Passengers onboard a recent United Airlines flight from Denver to Honolulu, Hawaii were getting ready to relax for a trip to some sun and sand when the worst thing imaginable happened.
Shortly after takeoff while still in the Denver area something went very, very wrong.
There was a massive burst of light and the very loud booming sound of something exploding as the 231 passengers began looking around in alarm. The Boeing 777-200 had a major problem in its right engine: it was on fire.
The plane rapidly lost altitude and the 10 staff did their best to keep people calm as they prepared for their lives to end any moment.
Denver area residents reacted in horror as chunks of the plane’s engine and components started raining down from the sky into their yards, including a 15-foot-long piece of engine casing smashing one family’s truck.
Black smoke could be seen in the sky as the plane attempted to do something to save people’s lives while its right engine literally burned up in the air.
Pilot Pulls Off Heroic Landing
Passengers onboard thought they were going to die. Staff and passengers were horrified as they prepared to face the worst, but displaying amazing calm in the face of a life-threatening situation, the pilot managed to safely land the aircraft back at Denver International Airport without incident.
Nobody was injured or killed, although everyone on board was scared out of their minds.
Authorities say the exact cause of the fire is still being investigated and anybody who was injured by flying debris in the Denver area is also requested by police to speak with them. Fortunately at this point it appears that nobody was killed by the flying debris either, so other than property damage everyone got very lucky in that regard as well.
The occurrence of this kind of malfunction is very rare and if an aircraft engine does experience catastrophic failure it’s housed in a reinforced casing that’s designed to stop it from spreading. Nonetheless, the passengers were obviously in real danger, and it took mental and professional expertise to land the plane safely and not succumb to complete panic.
Flight 328 United engine on fire. I would not want to be on that plane pic.twitter.com/bglyhoKHc7
— News & Videos (@JD_warner1) February 20, 2021
Is Flying Safe?
Although flying is much safer statistically than driving or other forms of travel, there are issues that are happening with aviation safety in the United States.

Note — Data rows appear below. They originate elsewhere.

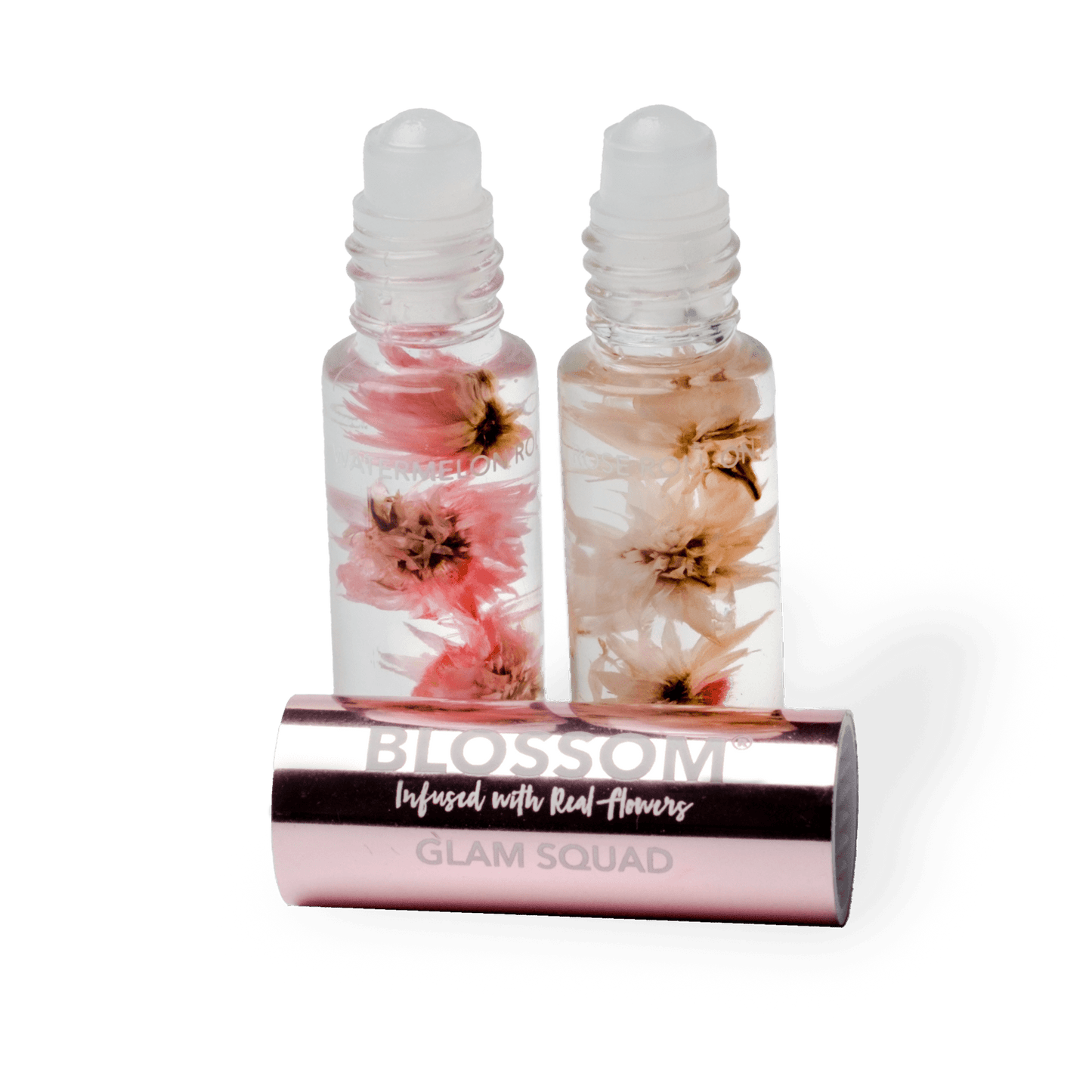Blossom Glam Squad - BL-GLAMLG6-PO6-RSBRY-COCO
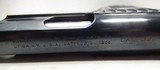 SAVAGE MODEL 1907 TRANSITIONAL ISSUE .32 SEMI-AUTO PISTOL from COLLECTING TEXAS – ORIGINAL BOX INCLUDED - 5 of 13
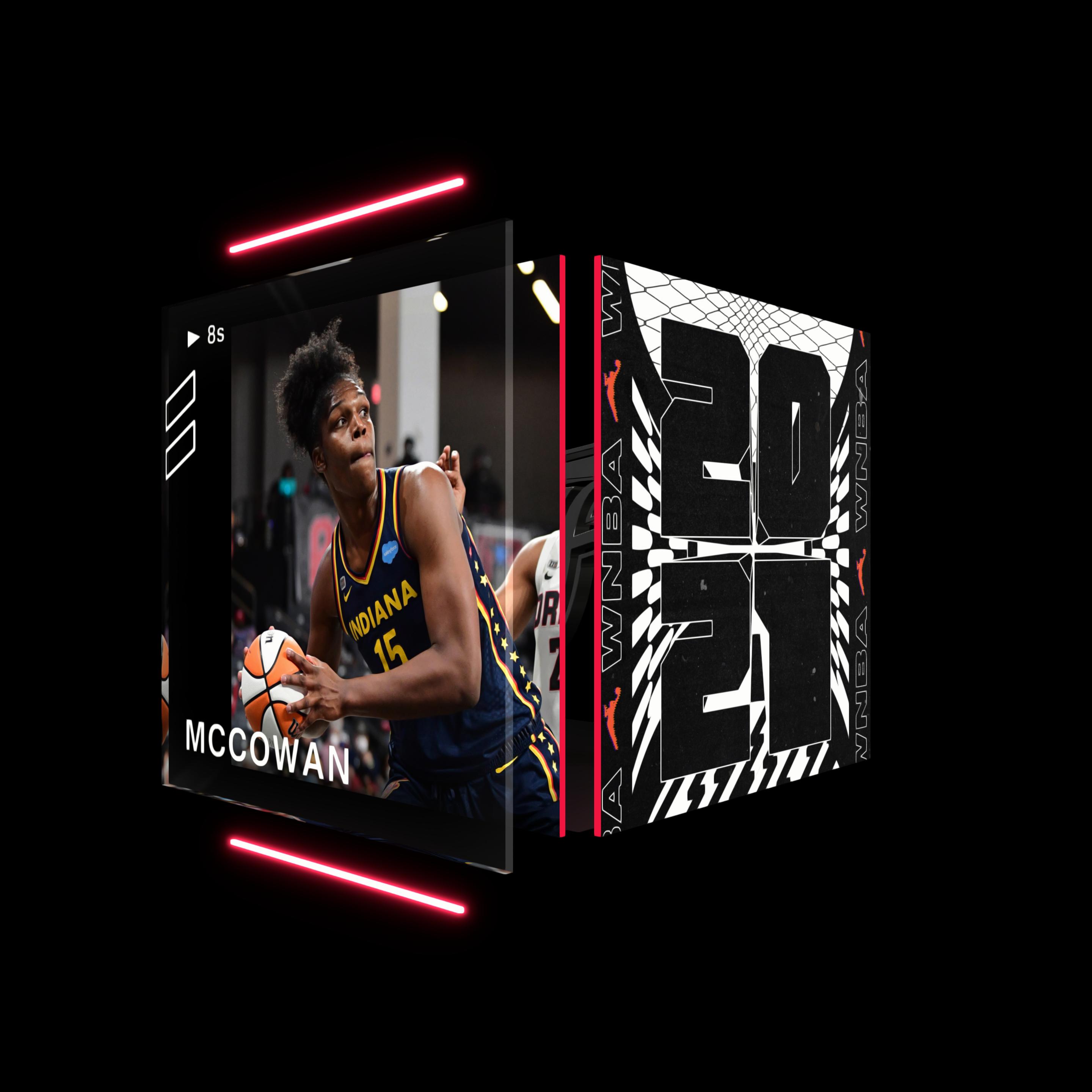 Teaira McCowan asset
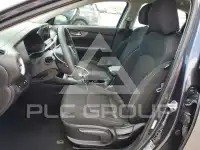 2021 KIA Forte photo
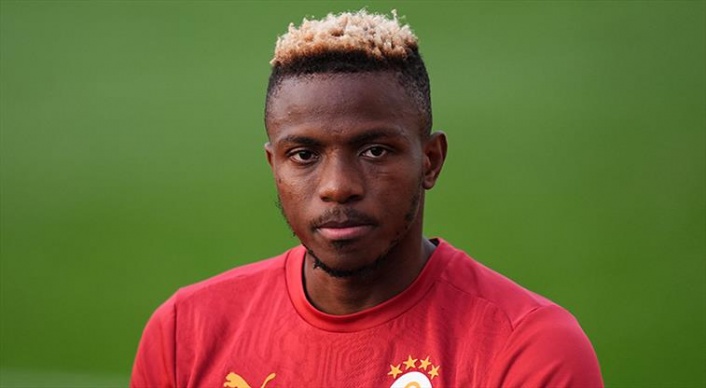 Victor Osimhen'in Galatasaray'a getireceği transfer belli oldu!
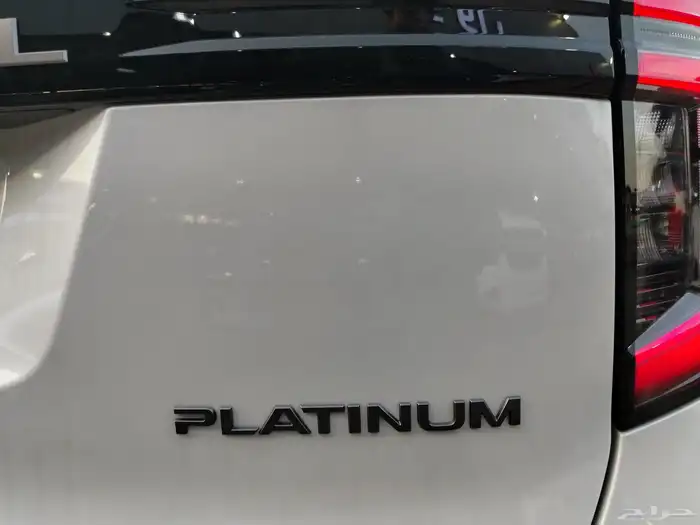 نيسان باترول ( بلاتنيوم V6 تنفس طبيعي موديل 2026 سعودي 6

Pilots learn how to deal with a situation like what happened on board this United Airlines flight, but according to former National Transportation Safety Board Chairman Jim Hall there are major “cracks” in American aviation safety that have to be fixed.

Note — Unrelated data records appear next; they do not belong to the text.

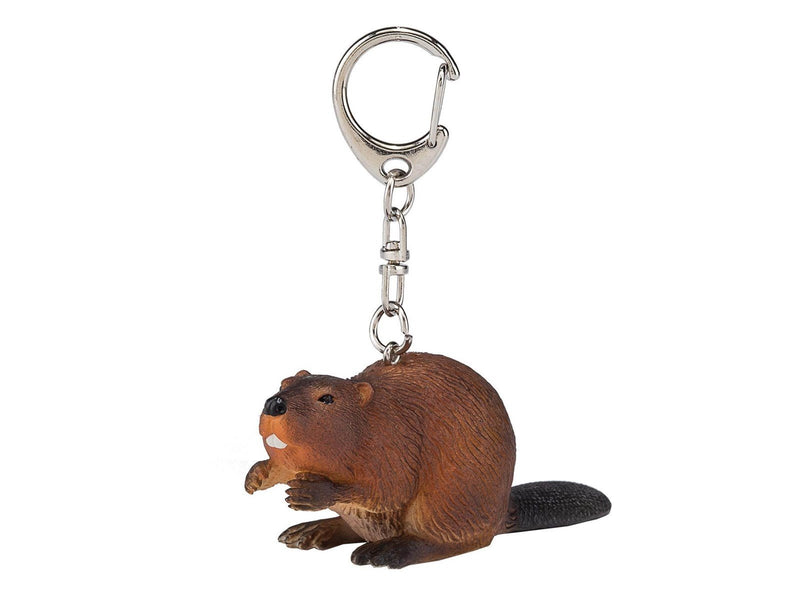 Mojo - Keychain Beaver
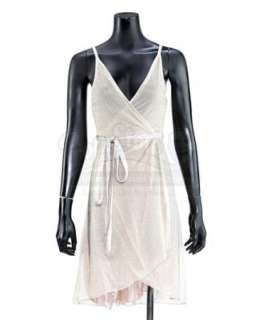 American Hustle (2013) - Lot 87 - Two Sydney Prosser (Amy Adams) Disco Dresses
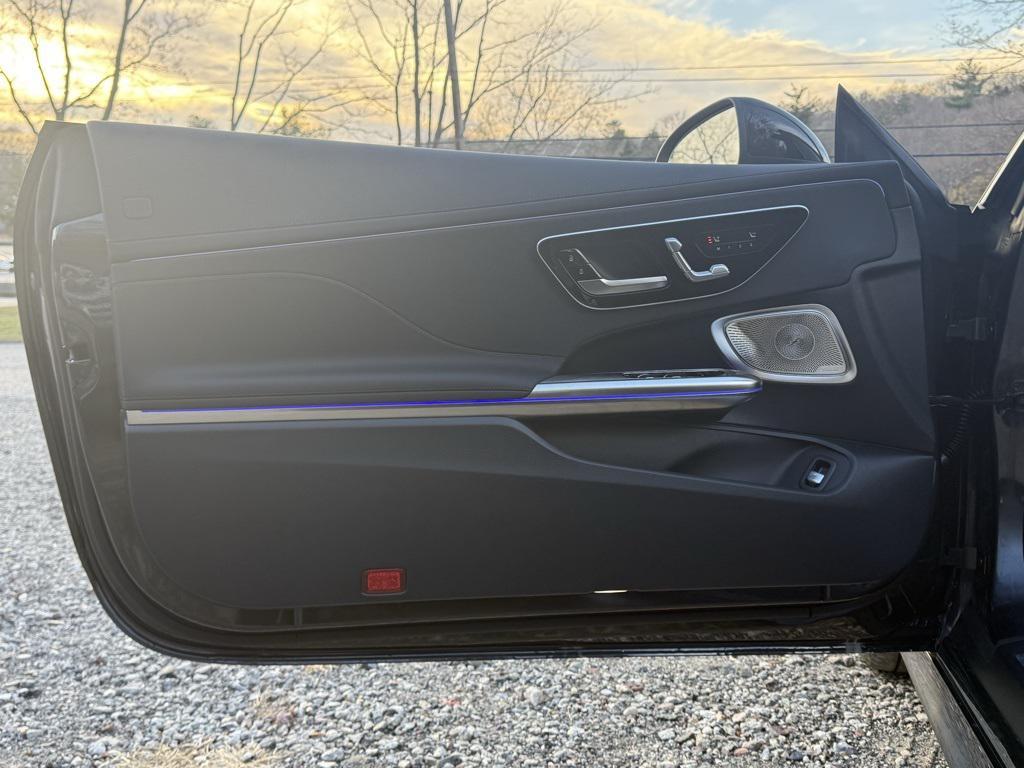 new 2026 Mercedes-Benz CLE 300 car, priced at $75,505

Instead of the Federal Aviation Administration (FAA) making sure everything is 100% safe, Hall says that it’s increasingly “drifting toward letting the manufacturers provide the aviation oversight that the public was paying for.”
This is not good, especially for large companies like Boeing, whose Supermax jets had defects that caused hundreds of deaths.

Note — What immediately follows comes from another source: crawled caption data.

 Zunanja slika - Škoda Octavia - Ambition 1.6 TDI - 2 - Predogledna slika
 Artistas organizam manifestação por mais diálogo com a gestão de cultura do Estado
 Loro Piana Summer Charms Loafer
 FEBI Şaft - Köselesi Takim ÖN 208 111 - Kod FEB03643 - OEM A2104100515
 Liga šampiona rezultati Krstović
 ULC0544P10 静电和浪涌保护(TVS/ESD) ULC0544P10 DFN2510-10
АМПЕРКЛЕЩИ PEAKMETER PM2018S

Engine failures are still extremely rare, however, and the last time it happened was in April of 2018 when a Boeing 737 flight from New York to Dallas had its engine combust due to a broken fan blade and fly off in chunks. One rapidly flying chunk smashed the window next to where a woman was sitting, crushing her sideways halfway out the window. Passengers physically responded with extreme bravery, pulling her back in, but she was dead. Everyone else onboard that flight survived.
Also in 2010 an Australian Qantas Airbus A380 started its flight path out of Singapore only to have the engine experience a massive and life-threatening error that led to shrapnel piercing the plane at sensitive areas, but pilots were still able to land safely.